For instance- the continuous clock. Football, baseball, even NASCAR are constantly interrupted by commercials. It’s nice that soccer’s never interrupted by the Geico geckco, but at least I understand that 15 minutes can save me 15 percent or more on car insurance. I’m befuddled by watching the clock tick up to the 90 minute mark, only to have extra time put on the clock for mysterious “injury time”. If the clock needs to stop a few times so some poor guy who rolled his ankle can hobble off the field, stop it then! Why have the referees keep count, then put it back at the end? We heard yesterday that while 5 minutes was put on the clock, someone with way too much time on their hands determined only 4 and a half minutes was spent on injures. Since Portugal tied the match/game ?? in the last 30 seconds, that’s a tough way to lose.
I’ve tried to think of ways they could make soccer more interesting to me. Making the field smaller seems to be a logical first step. I mean, I’ve seen golf courses that are smaller than a soccer field. That’s a lot of running for 4 goals total. Or maybe have shirtless players. Much like I lament that Tom Brady has to wear a helmet, and thus cover one of his best assets, soccer players are ripped. Take off those shirts so I can see your six pack! That might mean I don’t need a six pack to get through a soccer game.

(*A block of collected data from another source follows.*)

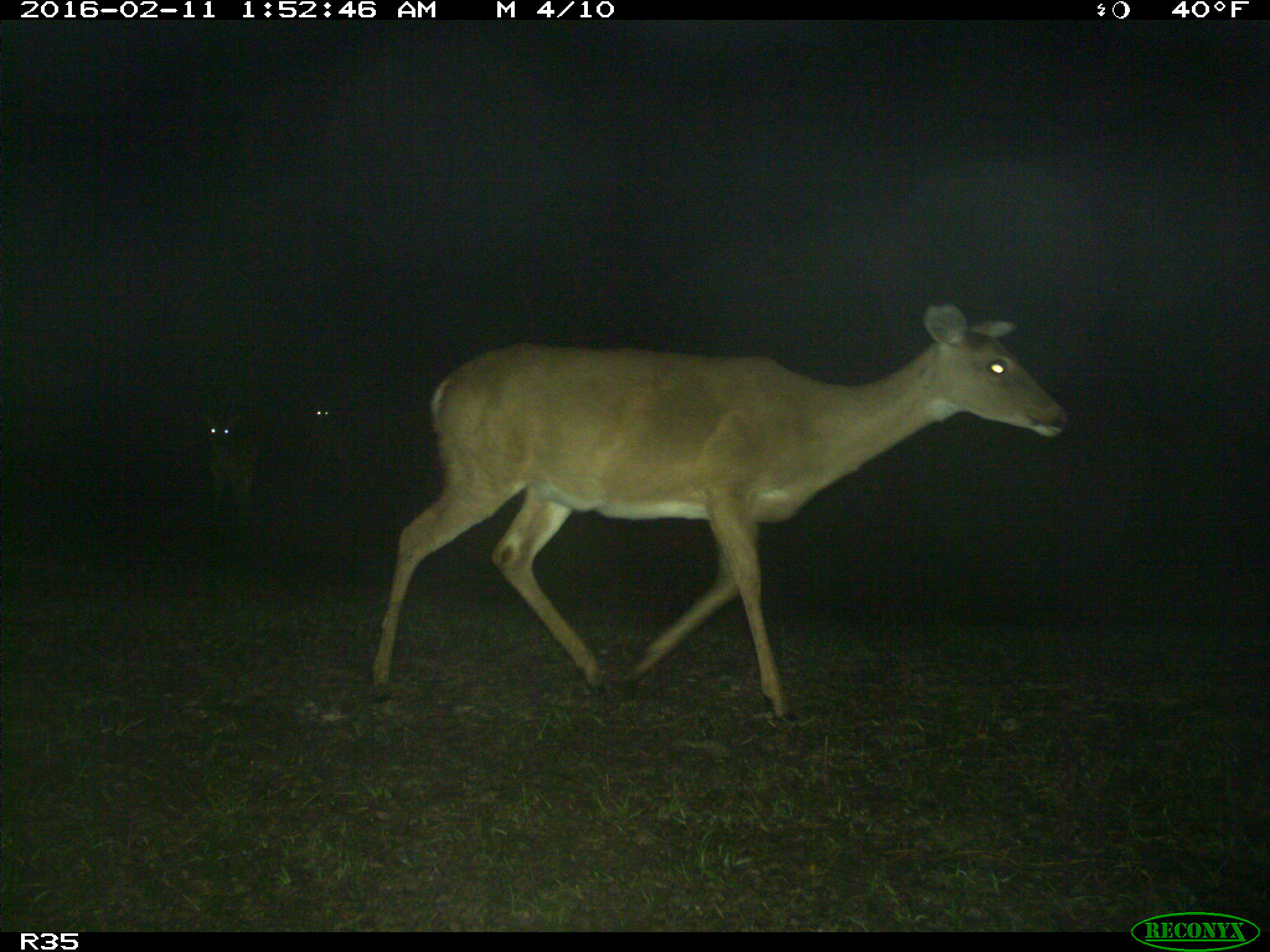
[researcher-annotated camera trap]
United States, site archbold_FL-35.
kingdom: Animalia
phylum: Chordata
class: Mammalia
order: Artiodactyla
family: Cervidae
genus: Odocoileus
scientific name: Odocoileus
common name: deer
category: unidentified deer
Unidentified deer (deer) (Odocoileus).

I know I talk a lot about Speedos and how no man should wear them, but I may be reconsidering after seeing Christiano Ronaldo. Hubba hubba.
What’s my point here? I have enough pride in my country that I want Team USA to win, and it’s fun to watch the game when it’s a big party and everyone’s got their red, white and blue on. USA! USA! But I’ll just have fun, pretend to know what I’m watching, and as soon as Team USA ends their World Cup run I’ll put away my American flags and go back to watching sports I do understand. Although someone still needs to explain the infield fly rule to me.